Neues zum Thema Internet – und tschüss?

Während der letzten zehn Jahre habe ich auf meiner Website immer mal wieder Beiträge hinterlassen, die eine recht hohe Resonanz fanden, und die mich mit meinen Klienten und anderen Interessenten zu lebendigen Gesprächen veranlasst haben. In demselben Zeitraum ist das Internet über weite Teile zu einem Sammelsurium unqualifizierter Textbeiträge verkommen – wobei der Begriff „unqualifiziert“ ein Euphemismus sein dürfte. Manche Texte sind kaum zu ertragen, und damit sind nicht nur die politisch extrem positionierten gemeint.

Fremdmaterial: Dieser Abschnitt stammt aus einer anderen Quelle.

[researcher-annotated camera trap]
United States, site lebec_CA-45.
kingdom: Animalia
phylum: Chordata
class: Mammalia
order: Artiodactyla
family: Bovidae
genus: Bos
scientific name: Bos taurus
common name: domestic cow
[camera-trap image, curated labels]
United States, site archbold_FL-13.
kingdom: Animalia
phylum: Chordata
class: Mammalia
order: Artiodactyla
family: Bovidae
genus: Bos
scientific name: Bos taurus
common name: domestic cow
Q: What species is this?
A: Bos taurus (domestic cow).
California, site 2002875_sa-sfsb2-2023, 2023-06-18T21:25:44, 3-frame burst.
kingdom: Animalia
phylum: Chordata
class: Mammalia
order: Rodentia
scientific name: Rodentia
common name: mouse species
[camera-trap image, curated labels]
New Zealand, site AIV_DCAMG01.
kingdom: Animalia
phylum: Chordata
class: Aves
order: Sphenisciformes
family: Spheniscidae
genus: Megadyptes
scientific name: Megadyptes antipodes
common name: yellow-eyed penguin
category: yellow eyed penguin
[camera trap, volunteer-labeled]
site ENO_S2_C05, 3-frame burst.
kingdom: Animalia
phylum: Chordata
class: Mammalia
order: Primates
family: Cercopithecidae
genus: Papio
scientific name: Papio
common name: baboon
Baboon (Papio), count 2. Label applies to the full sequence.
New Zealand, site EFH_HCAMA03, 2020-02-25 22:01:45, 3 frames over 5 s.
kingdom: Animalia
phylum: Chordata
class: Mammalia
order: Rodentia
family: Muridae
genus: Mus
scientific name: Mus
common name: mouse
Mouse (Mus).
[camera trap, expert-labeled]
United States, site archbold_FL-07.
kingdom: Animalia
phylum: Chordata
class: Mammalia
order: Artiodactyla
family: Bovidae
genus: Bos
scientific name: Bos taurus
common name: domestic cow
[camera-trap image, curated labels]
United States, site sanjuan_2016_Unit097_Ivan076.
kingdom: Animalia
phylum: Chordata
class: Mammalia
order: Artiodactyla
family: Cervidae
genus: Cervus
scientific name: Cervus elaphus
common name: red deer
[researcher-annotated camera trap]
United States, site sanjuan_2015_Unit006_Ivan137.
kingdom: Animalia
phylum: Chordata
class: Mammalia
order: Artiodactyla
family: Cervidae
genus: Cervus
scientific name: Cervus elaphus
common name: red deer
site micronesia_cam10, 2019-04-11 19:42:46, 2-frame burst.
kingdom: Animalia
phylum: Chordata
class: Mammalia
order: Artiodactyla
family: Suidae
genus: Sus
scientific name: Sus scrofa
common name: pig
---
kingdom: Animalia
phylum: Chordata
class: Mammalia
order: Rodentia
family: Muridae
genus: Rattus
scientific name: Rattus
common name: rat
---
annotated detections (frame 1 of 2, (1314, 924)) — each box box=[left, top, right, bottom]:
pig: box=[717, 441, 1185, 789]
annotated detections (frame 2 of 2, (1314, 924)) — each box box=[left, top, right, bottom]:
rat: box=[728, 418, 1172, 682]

An mir selbst konnte ich beobachten, auf welche Weise meine Unlust, die eigene Website weiter mit Content zu beliefern, mehr und mehr zunahm. Der Grund war nicht so leicht auszumachen, aber eines Tages konnte ich feststellen, auf welche Weise sich das Text-Netz selbst zu Fall bringt: „Ich lese wieder mehr Bücher“, sagte mir ein Vorstand, „da ist die Chance, Mist in der Hand zu halten deutlich geringer.“

Der Weg vom Lesen zum Schreiben ist dann eine logische Folge: Wenn das Gelesene zwischen zwei Buchdeckeln mehr „Wahrheit“ verspricht, dann doch wohl das Schreiben auch. Und also entschloss ich mich, aus meinen Web-Beiträgen nicht nur ein Buch zu machen, sondern sämtliche Texte vor dem Transfer von Online zu Print zu überprüfen. Es war für mich selbst überraschend, wie ein Großteil meiner Webbeiträge den Sprung in den Printbereich nicht geschafft haben – und vielleicht erforscht mal jemand, warum eine eventuell als „Textleichtfertigkeit“ zu bezeichnende Verhaltensweise Online leider eine höhere Veröffentlichungsrate hat als im Print.

Das Netz marschiert überwiegend einerseits weiter in Richtung Verkaufshomepages und Portalwelten, anderseits bestimmen immer mehr Bilder, was „wir“ denken sollen. Die Welt der Text-Informationen und deren Konstruktion hat die Grenzen zur vollständigen Erfindung bzw. sogar zur Umkehr von „Sachverhalten“, die es gar nicht gibt, längst überschritten. Die messbare Realität wird gelegentlich als „Fake News“ diffamiert. Über relevante, aber verborgene Sachverhalte kann hier nur spekuliert werden, denn sie sind schließlich nicht bekannt bzw. tauchen erst mit zeitlicher Verzögerung aus dem Dunkel der Geschichte auf, dann als randnotierte Fußnote. Immerhin: Wie gut, dass der seriöse Journalismus bisher überlebt hat.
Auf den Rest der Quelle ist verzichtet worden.